A Poem for Clarinet and Orchestra
Writing a concerto is a great pleasure:
It gives the composer the opportunity to focus on a solo instrument, and to find and utilize its specific character and potential.
When writing for a particular musician, there is also the privilege of working with a fantastic individual, spending time together trying things out.
Writing a concerto is a great challenge:
The composer must consider how the soloist can relate to the orchestra in ways that are interesting and musically meaningful to all: the soloist, the orchestra and the audience. This relationship should take advantage of the musical and technical skill of the soloist, at the same time as the performance must not turn into a performance with the soloist in the spotlight and all the others just become almost superfluous on the sidelines.
As a musical form, the solo concerto has a tainted but interesting history, and raises the following issues: the individual at the center of the collective, the individual emerging from the collective, the individual against the collective.
Writing a concerto is time-consuming:
but gradually ideas take shape and gain contours. I wanted
– to find simple means for doing something different in terms of using the stage and the space. I don’t want it to be too predictable. (The soloist takes the stage. There is a fast movement followed by a slow movement and then another fast movement, concluding with a cascade of notes. The audience shouts “Bravo!” Not that.)

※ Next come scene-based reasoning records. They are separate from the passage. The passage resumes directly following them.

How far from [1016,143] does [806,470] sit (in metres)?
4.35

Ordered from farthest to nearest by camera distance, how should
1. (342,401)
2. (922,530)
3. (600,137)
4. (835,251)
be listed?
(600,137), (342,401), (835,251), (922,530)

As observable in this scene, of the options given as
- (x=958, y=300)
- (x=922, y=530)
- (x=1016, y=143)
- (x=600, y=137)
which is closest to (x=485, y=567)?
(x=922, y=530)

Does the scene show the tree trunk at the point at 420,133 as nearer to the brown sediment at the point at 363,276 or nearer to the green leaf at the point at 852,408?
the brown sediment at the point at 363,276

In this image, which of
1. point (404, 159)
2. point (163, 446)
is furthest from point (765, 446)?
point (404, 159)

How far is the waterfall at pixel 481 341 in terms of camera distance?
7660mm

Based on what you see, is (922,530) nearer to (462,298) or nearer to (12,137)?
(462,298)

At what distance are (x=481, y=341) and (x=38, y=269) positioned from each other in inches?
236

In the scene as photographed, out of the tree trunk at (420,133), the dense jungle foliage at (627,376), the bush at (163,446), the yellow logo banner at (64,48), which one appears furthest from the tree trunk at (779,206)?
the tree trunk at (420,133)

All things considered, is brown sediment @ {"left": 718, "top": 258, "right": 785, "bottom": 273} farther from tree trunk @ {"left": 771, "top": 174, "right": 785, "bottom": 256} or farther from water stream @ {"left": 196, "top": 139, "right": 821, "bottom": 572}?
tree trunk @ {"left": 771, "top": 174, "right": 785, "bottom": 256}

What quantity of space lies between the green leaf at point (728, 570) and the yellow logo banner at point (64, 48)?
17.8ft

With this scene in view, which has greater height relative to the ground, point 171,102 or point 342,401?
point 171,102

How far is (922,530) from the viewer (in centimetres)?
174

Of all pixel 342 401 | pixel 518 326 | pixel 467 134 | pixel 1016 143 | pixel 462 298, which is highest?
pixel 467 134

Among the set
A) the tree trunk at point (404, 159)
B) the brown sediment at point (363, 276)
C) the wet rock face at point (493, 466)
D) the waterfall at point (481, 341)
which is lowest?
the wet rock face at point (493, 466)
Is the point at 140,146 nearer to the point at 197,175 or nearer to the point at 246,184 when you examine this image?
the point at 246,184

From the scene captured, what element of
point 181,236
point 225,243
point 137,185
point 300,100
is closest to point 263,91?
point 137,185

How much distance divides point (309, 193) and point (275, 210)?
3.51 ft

– to vary the sound quality of the clarinet throughout, like a kind of prism, and not too smooth.
– to experiment with extensive use of quarter tones, with a view to extending and expanding on the scales, as well as achieving a certain sense of roughness
– to compose short movements, the characters of which I wanted to be very different from one another, but where each one was strongly expressive.
The result was On a Distant Shore.
I composed this piece for Martin Fröst and for the Scottish and Swedish Chamber Orchestras.
The premiere performance was in Glasgow on 6 December 2002.